The big picture: This is crucial to the design of Bitcoin. When the pseudonymous Satoshi Nakamoto created the network, he wanted its coin to have a transparent, fixed supply with a predictable rate of inflation.
- So far, 19.7 million BTC have been mined, with 1.3 million to go, but it will take many decades for those last ones to be released.
Bitcoin was made as a critique of nation-state money, whose supply is subject to the whims of politicians and their appointees.
- Bitcoin’s supply, on the other hand, is hard-coded into software that’s run concurrently on hundreds of thousands computers all over the world, operated by thousands of disparate people and companies.
- Changing it would be close enough to impossible.
Fun fact: When the last halving flipped, F2Pool, a consortium of miners that mined the last block, put a note in the block that echoed the Genesis Block of Bitcoin, mined by Satoshi himself.
- Both blocks commemorate a headline about the profligate ways of politicians.
Mining impact
For miners, revenue is going to drop — a lot.

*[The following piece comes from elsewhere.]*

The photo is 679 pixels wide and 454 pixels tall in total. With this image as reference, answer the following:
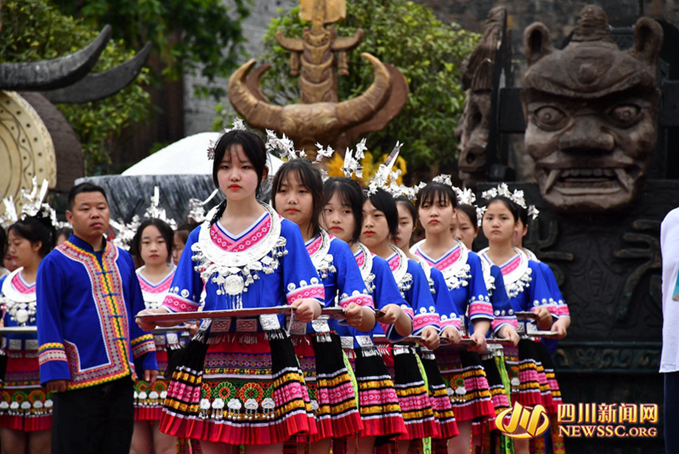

This will likely drive a lot of smaller operations out of the market and send a lot of the oldest machines to get recycled.
- That means the total computing power on the network (the hash rate) is likely to drop, though it’s been rising fast since December 2022.
- “The energy consumption will decrease at a faster rate than bitcoin’s hashrate,” The Miner Mag’s Wolfie Zhao tells Axios, because miners will be retiring machines that use as much as three times more power per bitcoin mined than the current generation.
Zoom out: The miners who’ve been loading up on new machines should gain market share. “The halving is probably the only time a bitcoin miner can increase market share organically,” Taylor Monnig, from CleanSpark’s mining team, tells Axios, via a spokesperson.
On bitcoin price
When people ask about a halving, what they really want to know is what’s going to happen with bitcoin price.
- “It’s a random walk,” Santiago Roel, an investor with Ro Capital tells Axios. Bitcoin tends to hit a fresh all-time a while following a halving, but it’s also true that there have only been three so far.
💭 Our thought bubble: Attempting to peer into the next few months is just another form of attempting to time the market, and that is how people get themselves into trouble in the crypto market. The following two facts should guide people not to play it for quick gains:
- More people lose money entering this market than make it, because they enter in the greed phase when it’s value is based on irrational exuberance.
- The longer people have held bitcoins, the less likely they are to have lost money. Hardly anyone who has held three years or longer has sold at a loss.
This time really is different. It’s the first time an all-time high price has been set before a halving.
- That doesn’t mean even higher highs can’t be hit, but it does mean the market seems to have changed.
- “The significance of the Bitcoin halving in April is being exaggerated,” Stronghold Digital Mining CEO Greg Beard told Axios, via a spokesperson. “However, the latest Bitcoin rallies are much more than a fad. Bitcoin is maturing with institutional adoption.”
- To Beard, the fact that companies like BlackRock and Fidelity are buying lots of BTC for their ETF clients is a much stronger driver of the present momentum.
What we’re watching: The number of bitcoins that aren’t trading has been generally trending up since the last halving (which should boost price), but Coinbase has listed reasons why traders shouldn’t necessarily bank on a supply crunch.
- Many long term holders in profit now may cash out around the big event. “Unrealized profit among bitcoin holders is nearing two standard deviations from the mean, signaling signs of euphoria,” Pranav Kanade, a manager at the investment managemen firm, VanEck, wrote in a recent note, shared with Axios.
Estimates for when the halving should hit range from April 16 to April 20.
- Don’t discount the memetic gravity pushing it to happen on 4/20 — which has a certain elegance for an asset whose first major use case was purchasing illicit drugs on the dark web.
The bottom line: The halving is a big moment, but it’s always a recipe for disaster to play near-term guessing games around cryptocurrency prices.